Thinking in Character: Advancing Role-Playing Agents with Role-Aware Reasoning
Yihong Tang, Kehai Chen, Muyun Yang, Zhengyu Niu, Jing Li, Tiejun Zhao, Min Zhang
TL;DR
This work tackles the problem of RPAs lacking deep, human-like internal thinking by introducing Role-Aware Reasoning (RAR), which combines Role Identity Activation (RIA) to anchor reasoning in a character’s core traits and Reasoning Style Optimization (RSO) to adapt the thinking style to scene context. By distilling reasoning traces from a large reasoning model into a smaller LLM, RAR mitigates attention diversion and style drift, enabling more consistent and believable character portrayals.

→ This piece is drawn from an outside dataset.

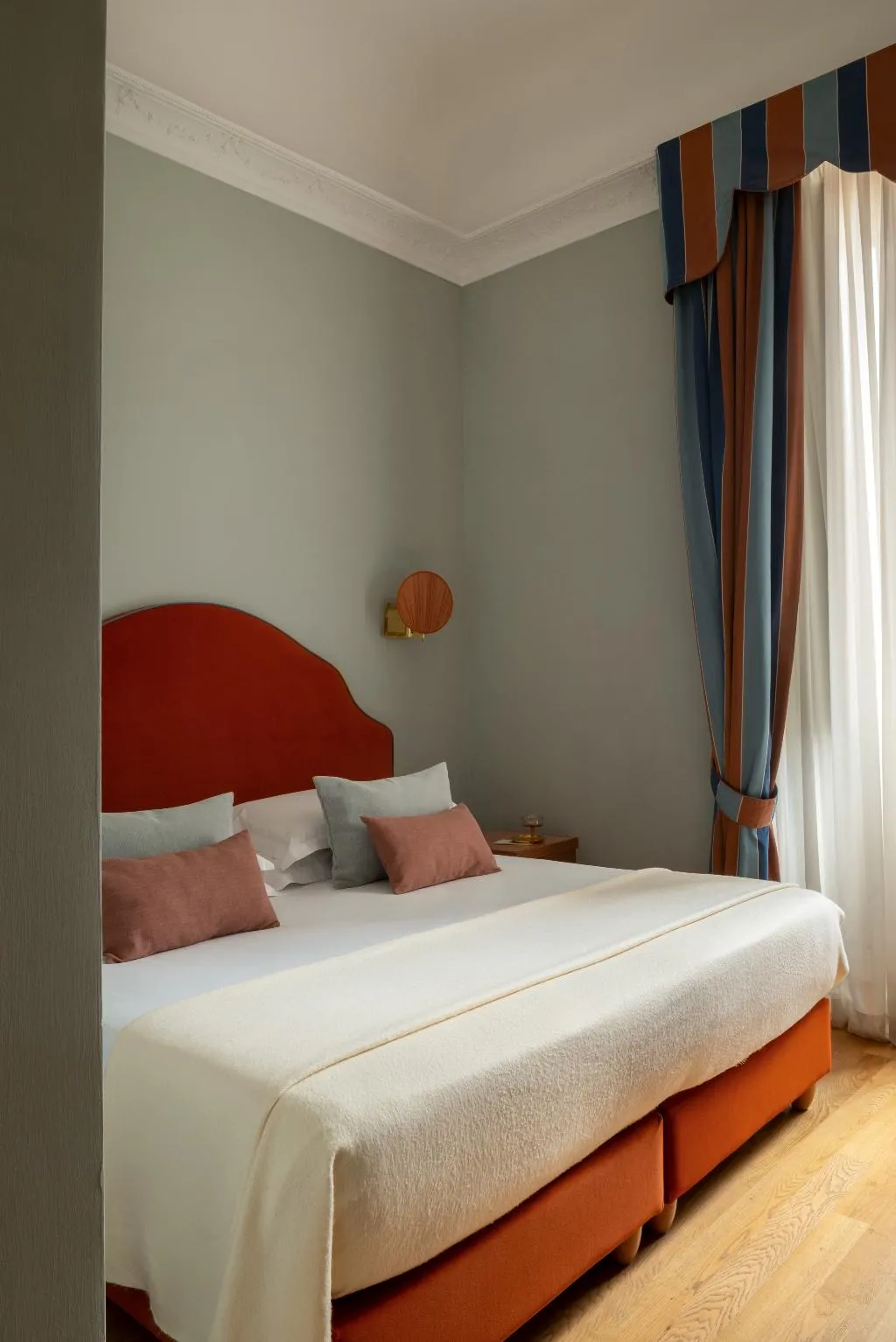 Double or Twin SUPERIOR Room, HC Palazzo dei Cardinali, Rome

Extensive experiments on RoleBench-derived data and standard RP A benchmarks (CharacterBench and SocialBench) show that RAR improves persona fidelity, knowledge recall, and social judgment, with ablations confirming the complementary roles of RIA and RSO. The results suggest that explicit guidance of internal reasoning is a promising direction for enhancing complex generative tasks like role-playing, with potential extensions to finer character attributes, long-term memory, and larger teacher models.
Abstract
The advancement of Large Language Models (LLMs) has spurred significant interest in Role-Playing Agents (RPAs) for applications such as emotional companionship and virtual interaction. However, recent RPAs are often built on explicit dialogue data, lacking deep, human-like internal thought processes, resulting in superficial knowledge and style expression. While Large Reasoning Models (LRMs) can be employed to simulate character thought, their direct application is hindered by attention diversion (i.e., RPAs forget their role) and style drift (i.e., overly formal and rigid reasoning rather than character-consistent reasoning). To address these challenges, this paper introduces a novel Role-Aware Reasoning (RAR) method, which consists of two important stages: Role Identity Activation (RIA) and Reasoning Style Optimization (RSO). RIA explicitly guides the model with character profiles during reasoning to counteract attention diversion, and then RSO aligns reasoning style with the character and scene via LRM distillation to mitigate style drift. Extensive experiments demonstrate that the proposed RAR significantly enhances the performance of RPAs by effectively addressing attention diversion and style drift.